**TASK DETAILS:** Copy out the rows word for word, from the line with "From everything in" through the line with "550 centimetres", both included. Leave the pictures out of your answer.

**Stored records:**

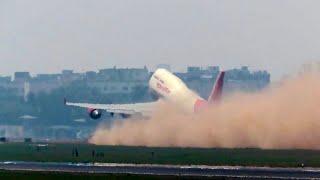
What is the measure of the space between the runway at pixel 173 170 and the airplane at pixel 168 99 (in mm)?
54297

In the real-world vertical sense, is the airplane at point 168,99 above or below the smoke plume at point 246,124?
above

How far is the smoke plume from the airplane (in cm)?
404

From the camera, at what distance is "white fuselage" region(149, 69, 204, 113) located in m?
172

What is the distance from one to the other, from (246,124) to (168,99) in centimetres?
4359

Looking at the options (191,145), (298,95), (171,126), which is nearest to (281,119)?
(298,95)

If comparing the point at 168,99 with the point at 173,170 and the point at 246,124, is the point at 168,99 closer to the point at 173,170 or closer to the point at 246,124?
the point at 246,124

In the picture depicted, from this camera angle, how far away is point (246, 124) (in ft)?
448

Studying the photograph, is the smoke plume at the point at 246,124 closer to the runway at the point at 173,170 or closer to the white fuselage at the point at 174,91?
the white fuselage at the point at 174,91

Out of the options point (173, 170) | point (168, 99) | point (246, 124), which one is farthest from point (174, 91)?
point (173, 170)

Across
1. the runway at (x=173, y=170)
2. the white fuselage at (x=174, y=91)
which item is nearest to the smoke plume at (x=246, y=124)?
the white fuselage at (x=174, y=91)

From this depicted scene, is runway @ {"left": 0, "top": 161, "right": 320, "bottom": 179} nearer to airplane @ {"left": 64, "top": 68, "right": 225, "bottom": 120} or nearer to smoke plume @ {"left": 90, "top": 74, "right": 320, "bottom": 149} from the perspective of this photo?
smoke plume @ {"left": 90, "top": 74, "right": 320, "bottom": 149}

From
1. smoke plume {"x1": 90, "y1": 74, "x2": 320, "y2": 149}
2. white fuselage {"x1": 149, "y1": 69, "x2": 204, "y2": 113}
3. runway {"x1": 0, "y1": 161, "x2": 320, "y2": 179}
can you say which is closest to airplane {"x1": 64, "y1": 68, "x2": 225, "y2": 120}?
white fuselage {"x1": 149, "y1": 69, "x2": 204, "y2": 113}

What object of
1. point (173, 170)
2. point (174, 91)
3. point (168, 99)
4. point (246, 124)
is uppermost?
point (174, 91)

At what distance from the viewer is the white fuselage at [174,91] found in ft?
563
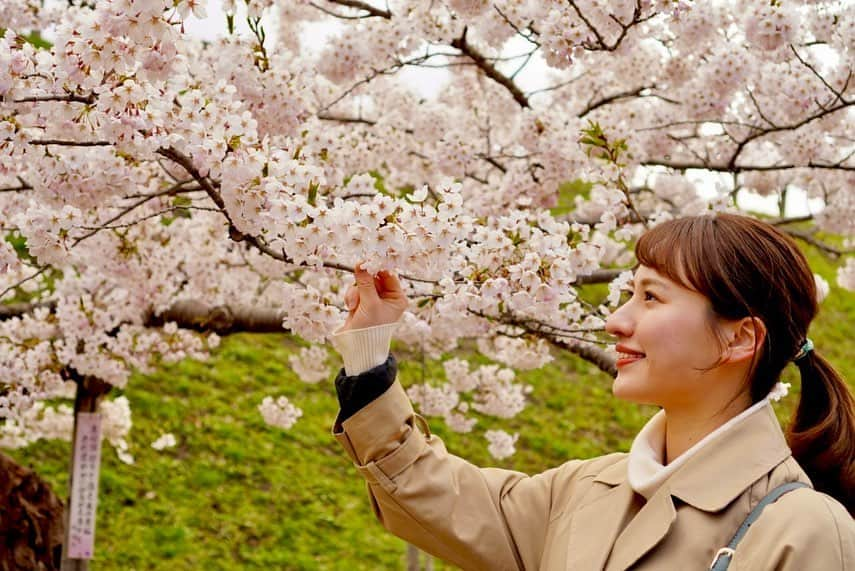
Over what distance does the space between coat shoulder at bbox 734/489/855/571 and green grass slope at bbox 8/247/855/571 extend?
441 centimetres

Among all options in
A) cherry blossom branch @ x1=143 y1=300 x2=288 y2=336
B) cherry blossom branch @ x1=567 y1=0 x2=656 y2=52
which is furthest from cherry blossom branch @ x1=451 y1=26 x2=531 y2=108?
cherry blossom branch @ x1=143 y1=300 x2=288 y2=336

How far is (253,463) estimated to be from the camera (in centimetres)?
738

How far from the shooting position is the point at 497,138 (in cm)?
664

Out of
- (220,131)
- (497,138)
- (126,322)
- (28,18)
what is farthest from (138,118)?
(497,138)

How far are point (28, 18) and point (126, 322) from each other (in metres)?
1.38

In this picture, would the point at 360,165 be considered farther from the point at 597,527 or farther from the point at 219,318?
the point at 597,527

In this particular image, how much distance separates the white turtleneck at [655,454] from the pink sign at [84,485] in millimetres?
3684

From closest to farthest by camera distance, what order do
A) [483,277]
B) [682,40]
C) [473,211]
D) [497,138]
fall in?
1. [483,277]
2. [682,40]
3. [473,211]
4. [497,138]

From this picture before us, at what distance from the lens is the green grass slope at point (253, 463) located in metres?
6.44

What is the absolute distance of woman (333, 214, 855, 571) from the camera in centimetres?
153

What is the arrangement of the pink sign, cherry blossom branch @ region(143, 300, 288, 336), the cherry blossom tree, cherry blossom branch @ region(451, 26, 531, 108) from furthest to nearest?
1. the pink sign
2. cherry blossom branch @ region(451, 26, 531, 108)
3. cherry blossom branch @ region(143, 300, 288, 336)
4. the cherry blossom tree

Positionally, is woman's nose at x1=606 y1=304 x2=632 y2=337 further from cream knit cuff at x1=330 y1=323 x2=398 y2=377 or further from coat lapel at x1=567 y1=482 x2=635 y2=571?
cream knit cuff at x1=330 y1=323 x2=398 y2=377

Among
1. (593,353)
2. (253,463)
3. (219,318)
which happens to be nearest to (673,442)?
(593,353)

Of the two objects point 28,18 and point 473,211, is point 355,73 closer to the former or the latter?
point 473,211
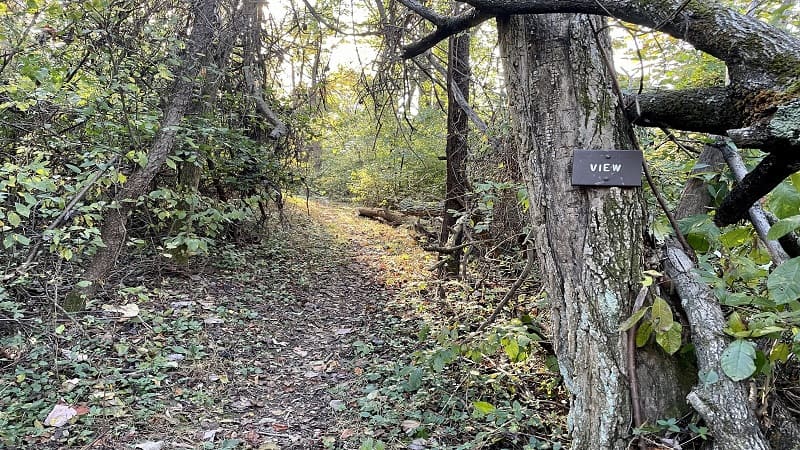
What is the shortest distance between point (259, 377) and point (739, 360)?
3188 millimetres

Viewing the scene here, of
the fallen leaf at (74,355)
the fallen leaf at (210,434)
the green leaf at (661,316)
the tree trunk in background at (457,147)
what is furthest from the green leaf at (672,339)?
the fallen leaf at (74,355)

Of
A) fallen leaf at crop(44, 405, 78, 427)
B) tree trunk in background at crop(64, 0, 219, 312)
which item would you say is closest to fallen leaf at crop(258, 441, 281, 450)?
fallen leaf at crop(44, 405, 78, 427)

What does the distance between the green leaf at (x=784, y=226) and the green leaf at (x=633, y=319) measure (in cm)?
48

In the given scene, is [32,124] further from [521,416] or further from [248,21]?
[521,416]

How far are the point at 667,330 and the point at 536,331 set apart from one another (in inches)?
48.9

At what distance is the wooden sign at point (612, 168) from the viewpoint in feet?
6.01

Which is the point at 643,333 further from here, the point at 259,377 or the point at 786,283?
the point at 259,377

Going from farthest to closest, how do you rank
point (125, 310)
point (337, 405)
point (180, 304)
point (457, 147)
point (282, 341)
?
1. point (457, 147)
2. point (180, 304)
3. point (282, 341)
4. point (125, 310)
5. point (337, 405)

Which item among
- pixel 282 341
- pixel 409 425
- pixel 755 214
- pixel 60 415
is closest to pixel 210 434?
pixel 60 415

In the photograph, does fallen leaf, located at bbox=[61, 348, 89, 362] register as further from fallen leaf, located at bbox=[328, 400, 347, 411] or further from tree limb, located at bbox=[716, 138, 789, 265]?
tree limb, located at bbox=[716, 138, 789, 265]

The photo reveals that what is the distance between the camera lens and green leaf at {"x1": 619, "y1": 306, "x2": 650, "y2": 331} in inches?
65.6

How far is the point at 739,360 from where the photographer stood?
4.86 feet

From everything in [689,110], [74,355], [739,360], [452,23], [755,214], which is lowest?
[74,355]

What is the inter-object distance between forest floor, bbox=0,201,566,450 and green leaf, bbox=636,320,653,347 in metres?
0.75
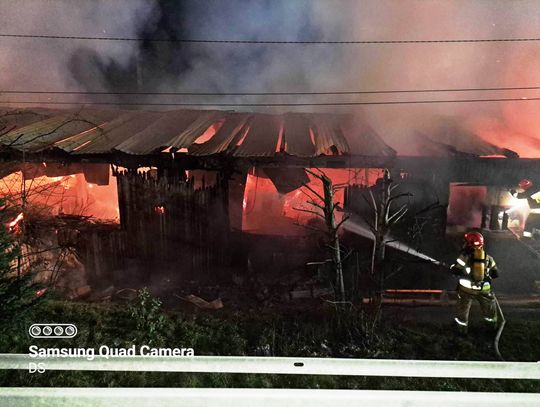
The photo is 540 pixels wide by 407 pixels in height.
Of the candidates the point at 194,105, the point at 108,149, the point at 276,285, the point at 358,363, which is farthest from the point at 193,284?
the point at 194,105

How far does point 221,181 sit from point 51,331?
550 centimetres

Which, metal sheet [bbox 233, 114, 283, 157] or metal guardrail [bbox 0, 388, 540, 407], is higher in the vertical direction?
metal sheet [bbox 233, 114, 283, 157]

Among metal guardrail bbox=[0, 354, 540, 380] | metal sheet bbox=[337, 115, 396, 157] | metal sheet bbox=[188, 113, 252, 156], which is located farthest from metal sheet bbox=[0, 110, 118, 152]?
metal sheet bbox=[337, 115, 396, 157]

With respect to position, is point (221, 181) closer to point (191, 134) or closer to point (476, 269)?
point (191, 134)

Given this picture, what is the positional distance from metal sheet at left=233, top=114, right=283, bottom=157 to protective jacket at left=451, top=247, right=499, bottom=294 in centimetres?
460

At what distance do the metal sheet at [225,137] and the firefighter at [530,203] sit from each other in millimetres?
8047

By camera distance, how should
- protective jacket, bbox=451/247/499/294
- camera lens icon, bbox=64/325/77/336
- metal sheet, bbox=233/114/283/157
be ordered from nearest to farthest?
camera lens icon, bbox=64/325/77/336 → protective jacket, bbox=451/247/499/294 → metal sheet, bbox=233/114/283/157

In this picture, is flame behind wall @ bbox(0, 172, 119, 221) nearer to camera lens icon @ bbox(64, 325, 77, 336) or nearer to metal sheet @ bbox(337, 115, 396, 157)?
camera lens icon @ bbox(64, 325, 77, 336)

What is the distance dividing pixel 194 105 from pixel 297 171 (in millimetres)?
10919

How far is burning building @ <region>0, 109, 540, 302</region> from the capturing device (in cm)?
824

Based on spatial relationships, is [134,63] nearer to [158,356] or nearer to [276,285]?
[276,285]

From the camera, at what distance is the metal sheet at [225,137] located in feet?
26.2

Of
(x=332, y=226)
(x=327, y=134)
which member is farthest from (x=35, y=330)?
(x=327, y=134)

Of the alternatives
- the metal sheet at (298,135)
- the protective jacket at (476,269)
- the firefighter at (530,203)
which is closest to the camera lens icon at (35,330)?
the metal sheet at (298,135)
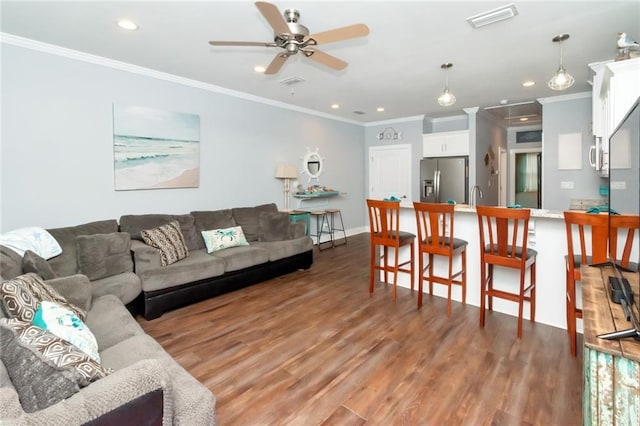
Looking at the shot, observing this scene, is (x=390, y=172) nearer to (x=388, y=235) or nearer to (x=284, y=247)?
(x=284, y=247)

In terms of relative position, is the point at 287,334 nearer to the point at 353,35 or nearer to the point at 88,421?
the point at 88,421

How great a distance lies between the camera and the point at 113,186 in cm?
379

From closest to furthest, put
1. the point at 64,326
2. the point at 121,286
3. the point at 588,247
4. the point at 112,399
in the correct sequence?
the point at 112,399 < the point at 64,326 < the point at 588,247 < the point at 121,286

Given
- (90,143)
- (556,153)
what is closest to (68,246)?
(90,143)

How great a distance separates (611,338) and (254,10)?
2957 millimetres

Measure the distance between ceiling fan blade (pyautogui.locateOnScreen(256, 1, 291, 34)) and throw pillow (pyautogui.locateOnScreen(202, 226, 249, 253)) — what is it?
2.53 m

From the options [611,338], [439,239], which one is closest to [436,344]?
[439,239]

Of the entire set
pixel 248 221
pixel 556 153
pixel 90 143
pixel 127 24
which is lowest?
pixel 248 221

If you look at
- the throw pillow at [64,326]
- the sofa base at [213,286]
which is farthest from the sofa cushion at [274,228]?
the throw pillow at [64,326]

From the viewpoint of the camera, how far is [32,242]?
273 cm

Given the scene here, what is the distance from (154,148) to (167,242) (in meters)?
1.35

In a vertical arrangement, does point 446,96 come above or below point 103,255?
above

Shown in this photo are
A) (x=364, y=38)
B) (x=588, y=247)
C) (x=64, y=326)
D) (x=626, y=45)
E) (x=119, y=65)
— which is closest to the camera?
(x=64, y=326)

**SOLUTION TO THIS PROBLEM:**
From everything in [689,110], [74,355], [739,360], [452,23], [755,214], which is lowest?
[74,355]

What is the inter-object distance between forest floor, bbox=0,201,566,450 and green leaf, bbox=636,320,653,347 in metres?
0.75
The photo is 540 pixels wide by 407 pixels in height.
Of the candidates the point at 194,105, the point at 108,149, the point at 276,285, the point at 358,363, which is farthest from the point at 193,284?
the point at 194,105

How far does point 221,181 sit from point 51,331?
550 centimetres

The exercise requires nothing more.